Theoretical calculation shows that the boride phase volume should reduce by ~11% in reaction TiB2 + Ti = = 2TiB. However, the compact even expands at 1000–1200°C (Fig. 4), which can be attributed to the effect of secondary pore formation. Since the titanium-to-boron diffusion coefficient is negligibly small compared to the boron-to-titanium diffusion coefficient [16], practically one-way diffusion of boron atoms to the titanium matrix occurs in the sintering process (to form acicular TiB particles), while the vacancy flow diffuses in the opposite direction to form secondary pores (Frenkel effect) [17].

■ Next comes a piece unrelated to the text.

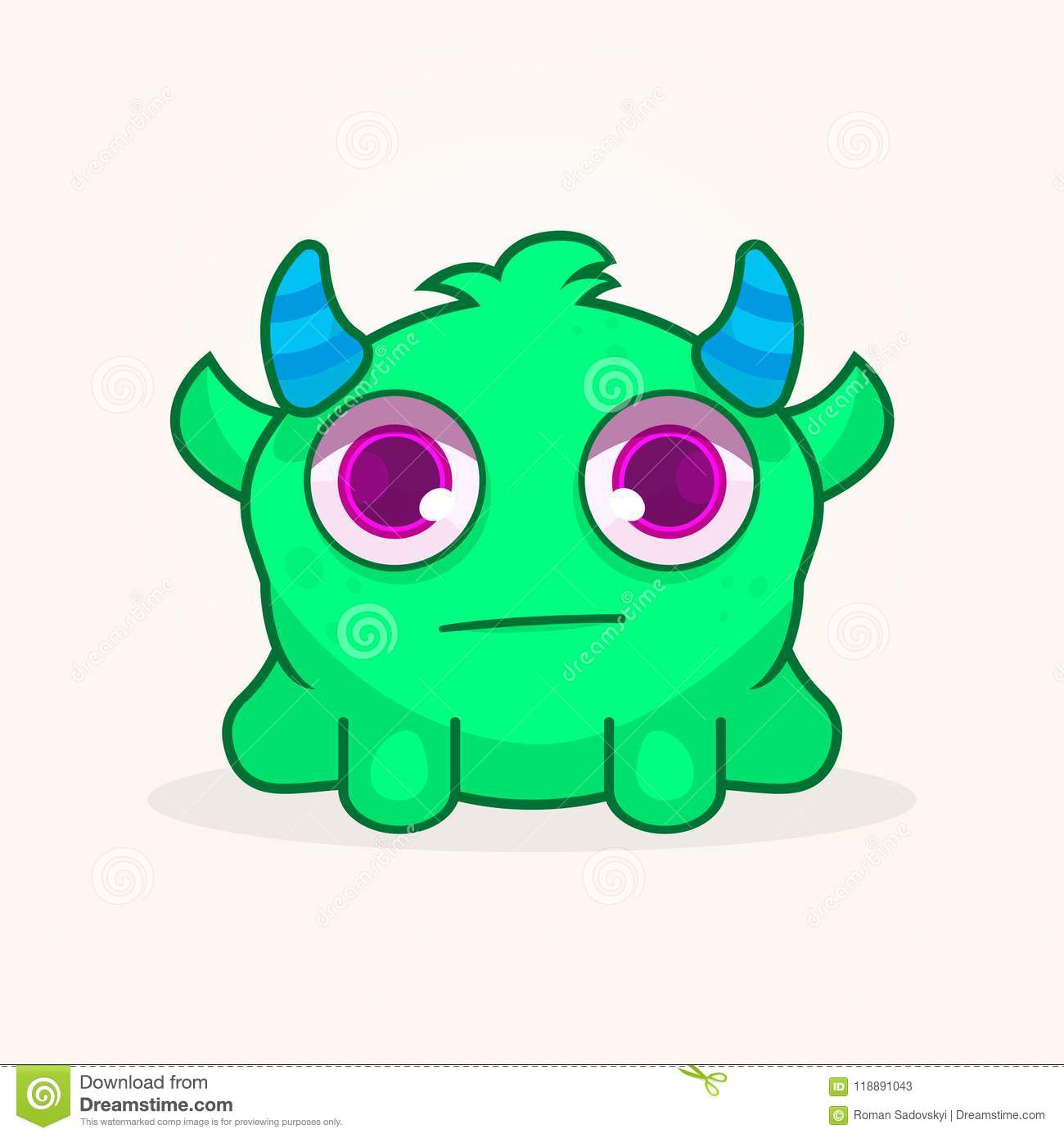 Cute Cartoon Monster Confused Monster Illustration Stock Vector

The effect in question increases the porosity of the sinters in the presence of titanium diboride and its further increase in the starting charge. Hence, while the porosity of pure titanium resulting from the sintering of the TiH2 powder is no higher than 1.5%, the compacts sintered from the charge with 10% TiB2 show noticeable porosity, about 7.5% (Fig. 5a).
Basic mechanical properties of the sintered alloys versus the titanium diboride content of the starting charge in tension (a–e) and compression (f) tests
The residual porosity cannot but affect the mechanical properties of the alloy. Although the reinforcement phase generally strengthens the metal matrix composite, its higher amount in the starting charge leads to the competition between two effects: reinforcement of the matrix phase increases the hardness and strength of the sintered alloy, while the residual porosity decreases these quantities. Figure 5b shows that the samples sintered from the titanium hydride powder without the reinforcement phase have about 650 MPa tensile strength at ~10% elongation. These indicators are comparable with standard requirements for commercially pure titanium (Grade 4). Although the sintered alloy has somewhat higher porosity compared to pure titanium, the introduction of 5% TiB2 powder to the charge noticeably increases the strength of the composite to 750–800 MPa (Fig. 5b) but decreases the ductility to 2–3% (Fig. 5c).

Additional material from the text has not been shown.